I apologize for multiple replies; I'm not stalking you. It's just an area I'm interested in and you're hitting on many ideas I've kicked around over the years.

I once got paid to write a white paper on a domain-based reputational system (long story!), based on just this comment. I think it requires either a formal taxonomy, where your hypothetical athlete might have a high reputation for sports and low one for international affairs, or a post-hoc cluster-based system identifies the semantic distance from one's areas of high reputation.

And reputation itself can be multi-dimensional. Behavior, like we've talked about elsewhere, is an important one. But there's also knowledge. Can the system model the difference betwwen a knowledgeable jerk (reputation 5/10) and a hapless but polite and constructive novice (reputation 5/10)?

So if your athlete posts about workouts, they may have a high knowledge reputation. And if they post about the design of stadiums, it's relatively closer to their area of high knowledge reputation than international affairs would be. And so on. And independently of their domain knowledge, they have a behavior reputation that follows them to new domains.



These are such great questions, and worth exploring IMO. My thinking is biased towards online communities (like old Usenet groups or mailing lists) and not towards giant free-for-alls like Twitter, so I think I have a lot of blind spots, but this is something I've thought about a lot too, so it's great to hear peoples' ideas, thank you.

> I think it requires either a formal taxonomy [...] or a post-hoc cluster-based system identifies the semantic distance

Yeah, I wonder if some existing subject-x-is-related-to-subject-y mapping could be used, at least as a hint to the system, e.g. all the cross-reference info from an encyclopedia. When communities become large enough, you might also be able to tease out a little bit of additional info from how many people in group X also participate in group Y maybe.

As an experiment, I'd also be curious to see how annoying it'd be to have your reputation not transfer across communities at all, but instead you build reputation via whatever that community defines as good behavior and having existing community members vouch for you (which, if you turn out to be a bad apple relatively soon after joining, then their endorsement ends up weakening their reputation to some degree a little too). There are some aspects to how it works in real life that are worth bringing over into this, I think.

* _SET TASK 1_
Could you restate, as a short list, the paragraph beginning "Yeah, I wonder if some existing" in the reputation-system discussion above, keeping its main points?
* _SET TASK 2_
Would you resume the discussion of reputation systems above, writing on from its last paragraph?

* _SUPPLIED DATA_
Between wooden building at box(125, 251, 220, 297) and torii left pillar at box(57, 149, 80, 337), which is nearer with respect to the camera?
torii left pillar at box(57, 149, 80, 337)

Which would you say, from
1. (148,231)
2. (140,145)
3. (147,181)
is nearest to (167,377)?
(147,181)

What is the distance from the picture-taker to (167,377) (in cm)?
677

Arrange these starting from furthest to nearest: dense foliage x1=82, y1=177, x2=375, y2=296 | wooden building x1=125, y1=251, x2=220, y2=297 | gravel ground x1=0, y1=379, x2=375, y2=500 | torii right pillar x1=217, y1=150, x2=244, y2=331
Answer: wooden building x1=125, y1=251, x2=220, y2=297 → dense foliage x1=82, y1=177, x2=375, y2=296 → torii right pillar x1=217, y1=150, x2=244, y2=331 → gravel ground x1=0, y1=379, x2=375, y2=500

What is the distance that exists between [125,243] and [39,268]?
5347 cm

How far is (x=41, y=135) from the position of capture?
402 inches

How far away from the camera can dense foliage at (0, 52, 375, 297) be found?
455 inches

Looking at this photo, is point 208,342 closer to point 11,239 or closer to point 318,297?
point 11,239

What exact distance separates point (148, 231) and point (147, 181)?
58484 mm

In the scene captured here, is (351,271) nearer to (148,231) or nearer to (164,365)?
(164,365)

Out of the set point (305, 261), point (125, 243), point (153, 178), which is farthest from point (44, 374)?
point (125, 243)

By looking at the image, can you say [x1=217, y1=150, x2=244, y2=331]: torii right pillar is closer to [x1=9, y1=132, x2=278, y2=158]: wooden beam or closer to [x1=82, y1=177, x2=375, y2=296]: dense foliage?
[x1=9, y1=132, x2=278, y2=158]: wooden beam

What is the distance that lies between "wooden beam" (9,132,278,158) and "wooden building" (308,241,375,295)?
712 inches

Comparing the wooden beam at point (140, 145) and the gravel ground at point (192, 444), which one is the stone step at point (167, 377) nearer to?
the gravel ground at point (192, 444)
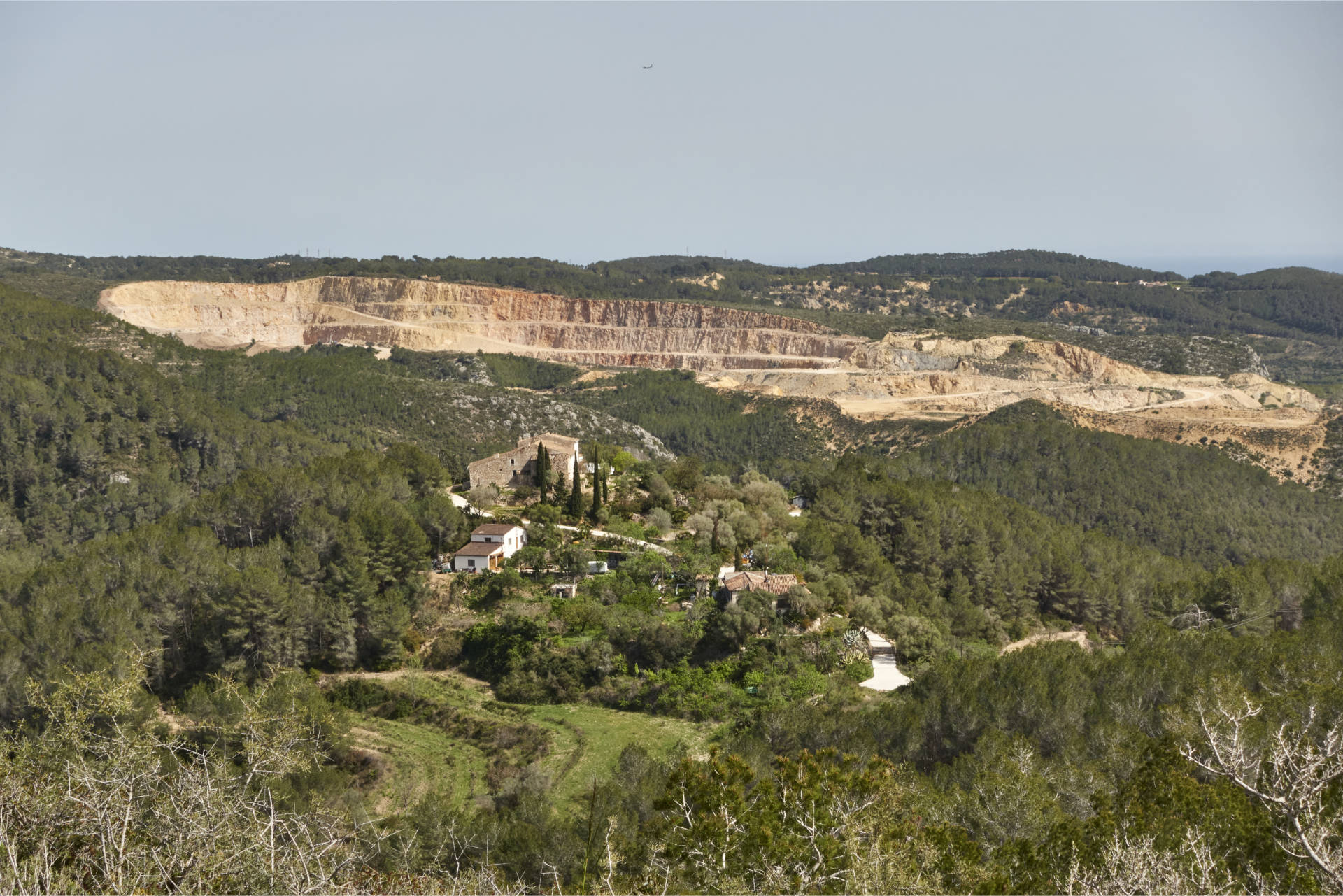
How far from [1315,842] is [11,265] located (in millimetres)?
152427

* _TASK ANSWER 1_
- An existing map of which subjects relate to which, such as the cross-references in an encyclopedia, might be used at least as a hint to the system.
- Once communities grow large enough, the number of people in group X who also participate in group Y might yield a little more information.

* _TASK ANSWER 2_
> system model the difference betwwen a knowledgeable jerk (reputation 5/10) and a hapless but polite and constructive novice (reputation 5/10)?

I touched on this in a sibling comment somewhere though I've long lost track of the threads, but I think the platform would want to rely on human input to some degree - part of being a good community member is doing things like periodically reviewing a batch of posts that got flagged by other users. In one community, there might be an 'anything goes' mentality, where another may set stricter standards around what's considered normal discussion, and so I think it'd be hard for a machine to differentiate but relatively easy for an established community member (again though, it always has at least a micro impact on your reputation, so how you carry out your reviewing duties can also increase or decrease your reputation in that community).

Odds are too that, if you occasionally have to put on the hat of evaluating others' behavior, it might help you pause next time you're tempted to fly off the handle and post a rant.

Anyway, the focus of the technology would be less about automatically policing behavior and more about making it easier for communities to to call out good and bad behavior without much effort, and then having that adjust a person's reputation - often very tiny adjustments that over time accumulate to establish a good reputation.

> independently of their domain knowledge, they have a behavior reputation that follows them to new domains

I really like this a lot.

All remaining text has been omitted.